Text block
== == ==

Let the side of square be \(s\) and the side of rectangle \(a\) and \(b\)

Given:

The sides of R are in the ratio 2:3 --> \(\frac{a}{b}=\frac{2}{3}\) --> \(b=\frac{3a}{2}\).
The perimeter of square region S and the perimeter of rectangular region R are equal --> \(P=4s=2(a+b)\) --> \(2s=a+b=\frac{5a}{2}\) --> \(s=\frac{5a}{4}\).

Question: \(\frac{area \ of \ R}{area \ of \ S}=\frac{ab}{s^2}=?\)

Substitute b = 3a/2 and s = 5a/4 into the question: \(\frac{ab}{s^2}=\frac{3a^2}{2}*\frac{16}{25a^2}=\frac{24}{25}\).

Answer: B.


OR: you can pick numbers: let the sides of rectangle be 4 and 6 (ratio 2:3) then the perimeter of the rectangle will be 2(4+6)=20, thus the side of the square will be 20/4=5. Next, the area of the rectangle will be 4*6=24 and the area of the square will be 5^2=25, so the ratio of the areas will be 24/25.

== == ==

Information supplied
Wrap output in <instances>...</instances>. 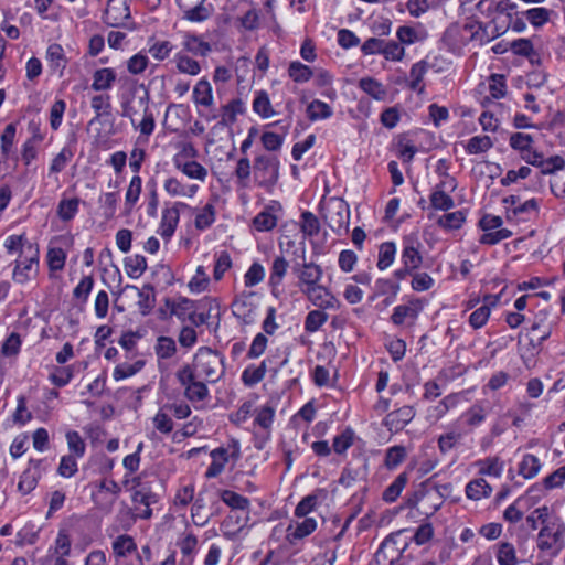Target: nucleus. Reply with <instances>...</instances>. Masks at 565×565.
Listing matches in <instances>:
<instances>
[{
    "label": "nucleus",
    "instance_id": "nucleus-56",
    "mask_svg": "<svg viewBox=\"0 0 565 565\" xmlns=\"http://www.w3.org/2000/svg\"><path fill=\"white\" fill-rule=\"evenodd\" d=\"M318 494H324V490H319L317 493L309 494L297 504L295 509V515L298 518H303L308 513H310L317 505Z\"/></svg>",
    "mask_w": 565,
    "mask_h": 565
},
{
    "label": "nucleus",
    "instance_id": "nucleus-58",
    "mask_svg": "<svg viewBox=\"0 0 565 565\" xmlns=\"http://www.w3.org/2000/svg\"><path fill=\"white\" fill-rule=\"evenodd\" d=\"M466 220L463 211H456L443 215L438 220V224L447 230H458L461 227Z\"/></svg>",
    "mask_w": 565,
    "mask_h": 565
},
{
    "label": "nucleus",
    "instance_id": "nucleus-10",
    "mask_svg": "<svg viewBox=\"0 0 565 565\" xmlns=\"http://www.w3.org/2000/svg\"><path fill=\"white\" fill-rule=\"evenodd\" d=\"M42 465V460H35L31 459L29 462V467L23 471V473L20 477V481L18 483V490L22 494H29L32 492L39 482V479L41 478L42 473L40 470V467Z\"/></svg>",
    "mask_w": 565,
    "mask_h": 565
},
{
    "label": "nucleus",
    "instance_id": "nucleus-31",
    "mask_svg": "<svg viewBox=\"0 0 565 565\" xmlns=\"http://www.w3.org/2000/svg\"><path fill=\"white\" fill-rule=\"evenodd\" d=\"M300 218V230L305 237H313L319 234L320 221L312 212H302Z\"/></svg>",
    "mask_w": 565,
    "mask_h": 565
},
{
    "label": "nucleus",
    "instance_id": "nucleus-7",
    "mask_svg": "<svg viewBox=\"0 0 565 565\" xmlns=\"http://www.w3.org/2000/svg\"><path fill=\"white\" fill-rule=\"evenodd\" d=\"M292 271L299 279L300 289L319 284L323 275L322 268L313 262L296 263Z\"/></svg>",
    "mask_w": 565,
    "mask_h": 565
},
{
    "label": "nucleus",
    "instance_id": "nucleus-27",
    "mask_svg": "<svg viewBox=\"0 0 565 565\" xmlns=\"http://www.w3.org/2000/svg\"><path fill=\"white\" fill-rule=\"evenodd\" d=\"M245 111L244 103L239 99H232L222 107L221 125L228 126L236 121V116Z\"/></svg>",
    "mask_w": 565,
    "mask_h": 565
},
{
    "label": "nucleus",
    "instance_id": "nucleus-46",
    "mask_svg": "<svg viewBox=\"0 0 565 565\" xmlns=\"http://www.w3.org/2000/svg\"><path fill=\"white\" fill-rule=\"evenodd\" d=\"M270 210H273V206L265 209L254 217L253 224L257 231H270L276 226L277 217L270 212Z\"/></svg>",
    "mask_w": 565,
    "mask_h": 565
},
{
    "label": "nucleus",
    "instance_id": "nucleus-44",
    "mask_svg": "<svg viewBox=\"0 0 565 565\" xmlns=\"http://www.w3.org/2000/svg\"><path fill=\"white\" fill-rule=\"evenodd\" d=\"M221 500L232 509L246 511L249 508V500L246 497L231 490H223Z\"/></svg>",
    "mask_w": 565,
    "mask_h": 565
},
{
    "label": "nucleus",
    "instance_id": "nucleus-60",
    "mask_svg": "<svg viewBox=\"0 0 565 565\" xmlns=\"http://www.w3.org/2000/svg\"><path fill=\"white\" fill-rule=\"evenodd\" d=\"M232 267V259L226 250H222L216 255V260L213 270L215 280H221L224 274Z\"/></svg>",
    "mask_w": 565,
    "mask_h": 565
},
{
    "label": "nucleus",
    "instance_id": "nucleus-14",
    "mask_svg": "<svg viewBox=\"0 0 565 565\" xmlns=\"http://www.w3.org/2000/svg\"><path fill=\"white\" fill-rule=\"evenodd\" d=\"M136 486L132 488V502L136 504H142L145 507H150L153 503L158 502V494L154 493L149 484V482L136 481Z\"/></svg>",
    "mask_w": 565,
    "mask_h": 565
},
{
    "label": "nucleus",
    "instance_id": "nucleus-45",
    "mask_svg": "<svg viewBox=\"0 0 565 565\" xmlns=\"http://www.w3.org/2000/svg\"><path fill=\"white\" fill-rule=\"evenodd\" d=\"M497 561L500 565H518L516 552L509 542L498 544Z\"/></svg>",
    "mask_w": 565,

== == ==

What to work on
- A) Retype the part of the square-and-rectangle solution starting at "The sides of R are" and ending at "will be 24/25.".
- B) In the number-picking approach of the square-and-rectangle solution, what side lengths are chosen for the rectangle?
Ignore the records for this work.

Expected responses
- A)
The sides of R are in the ratio 2:3 --> \(\frac{a}{b}=\frac{2}{3}\) --> \(b=\frac{3a}{2}\).
The perimeter of square region S and the perimeter of rectangular region R are equal --> \(P=4s=2(a+b)\) --> \(2s=a+b=\frac{5a}{2}\) --> \(s=\frac{5a}{4}\).

Question: \(\frac{area \ of \ R}{area \ of \ S}=\frac{ab}{s^2}=?\)

Substitute b = 3a/2 and s = 5a/4 into the question: \(\frac{ab}{s^2}=\frac{3a^2}{2}*\frac{16}{25a^2}=\frac{24}{25}\).

Answer: B.


OR: you can pick numbers: let the sides of rectangle be 4 and 6 (ratio 2:3) then the perimeter of the rectangle will be 2(4+6)=20, thus the side of the square will be 20/4=5. Next, the area of the rectangle will be 4*6=24 and the area of the square will be 5^2=25, so the ratio of the areas will be 24/25.

- B) 4 and 6